I’ve reviewed a lot of films and books on here but I wanted to start a series annotating my favourite poems and had to start with T.S Eliot. Hope you enjoy and don’t forget to like and follow 🙂
The Love Song of J. Alfred Prufrock
I am no prophet — and here’s no great matter;
I have seen the moment of my greatness flicker,
And I have seen the eternal Footman hold my coat, and snicker,
And in short, I was afraid.
I love this poem. A lot. It had some beautiful imagery in it that just captures you as a reader. The Poem is full of questions and indeed there will be time to wonder “do I dare disturb the universe”
At the start of the poem, we can really picture the streets he is telling us about
Let us go, through certain half-deserted streets,
The muttering retreats
We wonder who he is going with if there is some romantic partner he is talking about or if it just the reader. The writer uses the word choice of “certain” which is obscure as for most of the poem he is doubtful.
The yellow fog that rubs its back upon the window-panes,
The yellow smoke that rubs its muzzle on the window-panes,
Licked its tongue into the corners of the evening,
The writer uses personification effectively here “licked its tongue into the corners of the evening” this gives the night a mysterious feel.
There will be time, there will be time
To prepare a face to meet the faces that you meet;
There will be time to murder and create,
The writer uses the repetition “there will be time , there will be time” he is almost reassuring himself and is aware of his mortality.
For I have known them all already, known them all:
Have known the evenings, mornings, afternoons,
I have measured out my life with coffee spoons;
Again the writer uses the repetition in the first line.
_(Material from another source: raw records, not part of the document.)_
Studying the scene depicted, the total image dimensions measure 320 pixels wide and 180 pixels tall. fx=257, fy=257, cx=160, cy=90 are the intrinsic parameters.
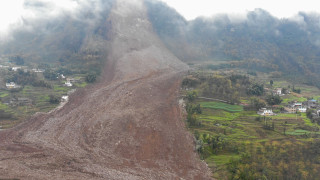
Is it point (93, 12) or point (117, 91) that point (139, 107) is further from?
point (93, 12)

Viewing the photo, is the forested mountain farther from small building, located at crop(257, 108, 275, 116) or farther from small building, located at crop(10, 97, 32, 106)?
small building, located at crop(257, 108, 275, 116)

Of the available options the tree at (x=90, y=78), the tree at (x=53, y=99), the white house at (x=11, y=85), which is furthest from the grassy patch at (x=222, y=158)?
the white house at (x=11, y=85)

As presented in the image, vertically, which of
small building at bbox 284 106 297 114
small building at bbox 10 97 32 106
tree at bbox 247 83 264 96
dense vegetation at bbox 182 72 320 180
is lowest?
dense vegetation at bbox 182 72 320 180

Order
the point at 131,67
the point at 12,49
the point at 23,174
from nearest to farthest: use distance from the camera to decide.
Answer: the point at 23,174
the point at 131,67
the point at 12,49

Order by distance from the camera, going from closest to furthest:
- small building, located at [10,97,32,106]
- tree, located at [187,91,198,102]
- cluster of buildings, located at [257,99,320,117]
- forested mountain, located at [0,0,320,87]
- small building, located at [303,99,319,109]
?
cluster of buildings, located at [257,99,320,117]
small building, located at [10,97,32,106]
small building, located at [303,99,319,109]
tree, located at [187,91,198,102]
forested mountain, located at [0,0,320,87]

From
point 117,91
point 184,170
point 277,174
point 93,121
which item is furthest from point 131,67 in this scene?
point 277,174

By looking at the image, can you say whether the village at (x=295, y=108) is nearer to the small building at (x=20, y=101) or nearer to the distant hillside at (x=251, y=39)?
the distant hillside at (x=251, y=39)

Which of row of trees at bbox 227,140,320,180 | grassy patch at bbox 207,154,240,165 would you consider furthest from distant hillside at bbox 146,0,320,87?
grassy patch at bbox 207,154,240,165
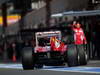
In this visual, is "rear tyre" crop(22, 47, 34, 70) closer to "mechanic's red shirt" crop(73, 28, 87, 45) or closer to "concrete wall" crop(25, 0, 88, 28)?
"mechanic's red shirt" crop(73, 28, 87, 45)

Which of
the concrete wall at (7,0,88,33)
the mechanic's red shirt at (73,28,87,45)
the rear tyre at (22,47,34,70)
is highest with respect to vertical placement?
the concrete wall at (7,0,88,33)

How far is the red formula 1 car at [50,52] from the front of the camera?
20.1 metres

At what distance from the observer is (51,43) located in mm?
20078

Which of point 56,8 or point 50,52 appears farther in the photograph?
point 56,8

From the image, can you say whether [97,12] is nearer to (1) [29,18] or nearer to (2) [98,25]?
(2) [98,25]

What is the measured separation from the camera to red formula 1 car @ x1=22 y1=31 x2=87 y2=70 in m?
20.1

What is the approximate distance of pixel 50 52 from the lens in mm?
20391

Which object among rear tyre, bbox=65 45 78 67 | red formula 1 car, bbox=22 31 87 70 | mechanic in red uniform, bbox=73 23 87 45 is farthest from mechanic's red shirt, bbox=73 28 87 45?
rear tyre, bbox=65 45 78 67

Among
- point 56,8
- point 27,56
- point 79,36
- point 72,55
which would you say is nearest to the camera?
point 72,55

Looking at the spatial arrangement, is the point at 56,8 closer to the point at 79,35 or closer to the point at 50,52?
the point at 79,35

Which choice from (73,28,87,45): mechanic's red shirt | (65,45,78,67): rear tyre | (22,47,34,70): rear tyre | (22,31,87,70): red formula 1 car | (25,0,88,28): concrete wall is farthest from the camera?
(25,0,88,28): concrete wall

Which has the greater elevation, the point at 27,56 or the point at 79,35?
the point at 79,35

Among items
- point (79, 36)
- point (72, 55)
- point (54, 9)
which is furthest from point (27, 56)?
point (54, 9)

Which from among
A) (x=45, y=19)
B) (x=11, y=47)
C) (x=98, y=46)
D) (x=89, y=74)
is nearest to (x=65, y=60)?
(x=89, y=74)
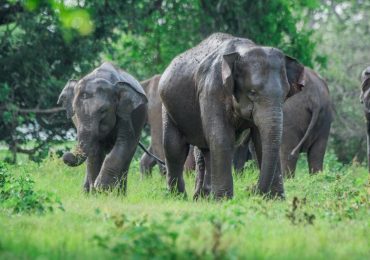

He is almost looking back on his life and the monotony of it , he is apathetic and sees his actions as meaningless.
And would it have been worth it, after all,
After the cups, the marmalade, the tea,
Among the porcelain, among some talk of you and me,
He is questioning the reader and the quality of his life. He questions the daily activities he undertakes and if they have any point.
Should say: “That is not what I meant at all;
That is not it, at all.”
I love this line in the poem. The writer is timid , perhaps In his life and work he has been seen as arrogant or pretentious and this line shows that he has been misunderstood.
Full of high sentence, but a bit obtuse;
At times, indeed, almost ridiculous—
Almost, at times, the Fool.
This supports this point the author is devaluing himself and his life and work by calling himself ridiculous and almost at times “The fool”
Till human voices wake us, and we drown
The last line of the poem is so emotional it is not happy or positive , it makes life and the end of life seem bitter and helpless. It seems like the author is so caught up in his fantasies , setting and daily activities at the end he romanticizes walking along a beach and eating a peach and in the last line he almost wakes up to cold reality and drowns in it.